> THE DATA:
_ _ _ _ _

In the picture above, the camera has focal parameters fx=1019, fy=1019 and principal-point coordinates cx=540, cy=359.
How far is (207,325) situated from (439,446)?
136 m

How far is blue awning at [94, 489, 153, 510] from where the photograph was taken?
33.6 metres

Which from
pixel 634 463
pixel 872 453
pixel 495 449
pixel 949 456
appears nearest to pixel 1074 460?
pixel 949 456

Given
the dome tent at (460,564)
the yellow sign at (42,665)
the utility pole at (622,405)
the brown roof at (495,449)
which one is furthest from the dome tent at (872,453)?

_ _ _ _ _

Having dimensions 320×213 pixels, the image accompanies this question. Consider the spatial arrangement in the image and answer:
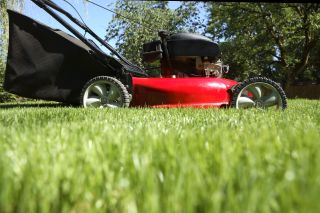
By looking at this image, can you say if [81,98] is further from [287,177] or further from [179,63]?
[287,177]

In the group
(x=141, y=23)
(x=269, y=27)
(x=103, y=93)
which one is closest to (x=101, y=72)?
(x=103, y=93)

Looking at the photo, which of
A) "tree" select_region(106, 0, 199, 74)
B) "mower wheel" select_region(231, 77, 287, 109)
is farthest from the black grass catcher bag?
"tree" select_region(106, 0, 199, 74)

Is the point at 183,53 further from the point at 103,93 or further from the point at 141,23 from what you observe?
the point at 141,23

_ _ _ _ _

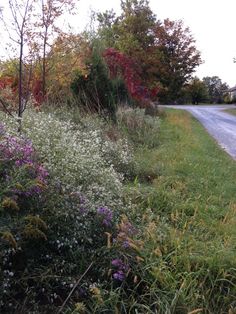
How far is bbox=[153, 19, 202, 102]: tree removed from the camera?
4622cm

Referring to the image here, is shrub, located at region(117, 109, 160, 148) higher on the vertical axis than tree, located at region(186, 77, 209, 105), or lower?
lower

_ _ _ _ _

> TASK BRIEF: Copy out, character for character, the stretch of the records above from the line containing "In the picture" through the line containing "which one is furthest", including both of those lines.

> WRITTEN ANSWER:
In the picture above, the camera has focal parameters fx=1019, fy=1019 and principal-point coordinates cx=540, cy=359.
How far is (207,325) situated from (439,446)?
136 m

How far is blue awning at [94, 489, 153, 510] from where the photograph was taken?
33.6 metres

Which from
pixel 634 463
pixel 872 453
pixel 495 449
pixel 949 456
appears nearest to pixel 1074 460?
pixel 949 456

Given
the dome tent at (460,564)
the yellow sign at (42,665)
the utility pole at (622,405)
the brown roof at (495,449)
which one is furthest from the dome tent at (872,453)?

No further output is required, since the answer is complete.